A story is ultimately not what happens in the writer’s mind that makes her or him write down a series of words. Rather, it is what a given series of words causes to happen in the reader’s. It is only by seriously examining the things we can’t make happen in the reader’s mind that we begin to gain fine control over what we can. For example, there is no way, with words, to make a reader see the color red, but we can make the reader remember the color. ~ Samuel R Delany, About Writing
We want to believe in people. The human mind is exceptionally good at creating characters where there are none. Anthropomorphic personification is a natural, extraordinary power. As Delany says, ‘any two facts and a single pronoun’ start to build a character in the mind. The trick is to make that character memorable, make them real and present. This has little – if anything – to do with appearance. It’s all about the setting of the mind, to go back to last week’s lesson, and the exhibited behaviour of the character.
Physical / Psychological Veracity
From casual observation of the people around us, there are certain things we expect to go together – hunched shoulders and shyness, for example. If your characters stand out from those expectations too strongly, and you don’t explain why – don’t make it believable that they look and behave in such a way – then they won’t feel real to the reader.
Delany makes the point that the list of character traits that make up a heroic figure are pretty rare, so it takes a lot of work and thought to make the fictional hero believable. To some extent this depends on the story and the genre, but I do think it holds an element of truth. It also suggests why the Reluctant Hero trope is so strong – someone willing to dive straight into situations that require a hero is so unusual as to be unbelievable.
Purposeful, Habitual, Gratuitous
These are the types of behaviour that people exhibit, according to Delany. Things they mean to do, things they always do, and things they do because they can. Each one is very revealing of personality, by showing rather than telling. If your character does all three, it helps realise them more fully as a person. That said, the more detail you go into, the more your character starts to sound like everyone else (to paraphrase Oscar Wilde). You need to allow the reader space to fill in the details and make the characters uniquely real to them.
There is nothing so beautiful as that which does not exist. ~ Paul Valery
Context and Contrast
One technique for bringing a character to life is via another character.

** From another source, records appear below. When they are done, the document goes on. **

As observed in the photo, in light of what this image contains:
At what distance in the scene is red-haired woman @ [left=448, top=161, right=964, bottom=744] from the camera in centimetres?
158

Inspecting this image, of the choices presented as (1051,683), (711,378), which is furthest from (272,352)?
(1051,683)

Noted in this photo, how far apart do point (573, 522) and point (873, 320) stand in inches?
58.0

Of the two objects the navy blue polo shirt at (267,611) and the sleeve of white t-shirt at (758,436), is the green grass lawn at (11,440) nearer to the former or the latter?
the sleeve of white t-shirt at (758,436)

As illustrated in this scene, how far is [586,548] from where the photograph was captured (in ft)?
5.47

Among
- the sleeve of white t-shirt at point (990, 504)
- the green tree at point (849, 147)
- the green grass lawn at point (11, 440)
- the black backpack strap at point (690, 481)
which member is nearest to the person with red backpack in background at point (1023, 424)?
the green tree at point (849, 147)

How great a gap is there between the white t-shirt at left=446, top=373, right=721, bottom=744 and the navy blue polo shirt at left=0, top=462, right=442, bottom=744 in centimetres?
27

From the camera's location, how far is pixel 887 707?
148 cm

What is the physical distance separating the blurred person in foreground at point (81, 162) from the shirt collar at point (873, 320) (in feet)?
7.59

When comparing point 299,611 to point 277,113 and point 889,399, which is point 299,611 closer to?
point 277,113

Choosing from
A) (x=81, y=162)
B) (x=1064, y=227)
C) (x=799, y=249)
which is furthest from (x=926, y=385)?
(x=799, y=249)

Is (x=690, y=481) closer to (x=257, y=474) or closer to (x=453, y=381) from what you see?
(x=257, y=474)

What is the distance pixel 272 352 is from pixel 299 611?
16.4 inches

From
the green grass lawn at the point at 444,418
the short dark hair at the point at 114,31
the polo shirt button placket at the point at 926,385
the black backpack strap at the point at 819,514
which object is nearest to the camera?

How do their contemporaries see them? This can be used to show what is the cultural norm, barely remarked upon by those who are used to it, and what is unusual. It can also provide a viewpoint for the character which the reader is still able to disagree with. In real life, we don’t like people because we are told we should; we judge them on their behaviour and draw our own conclusions. That freedom can be very powerful in making the character on the page seem real.
It also provides a very natural way to reveal a character. Rather than dumping an impression all at once, we can get to know one character as someone else does. That then can let the reader apply an improved understanding to earlier passages, changing their impressions with a type of psychological reverse-engineering.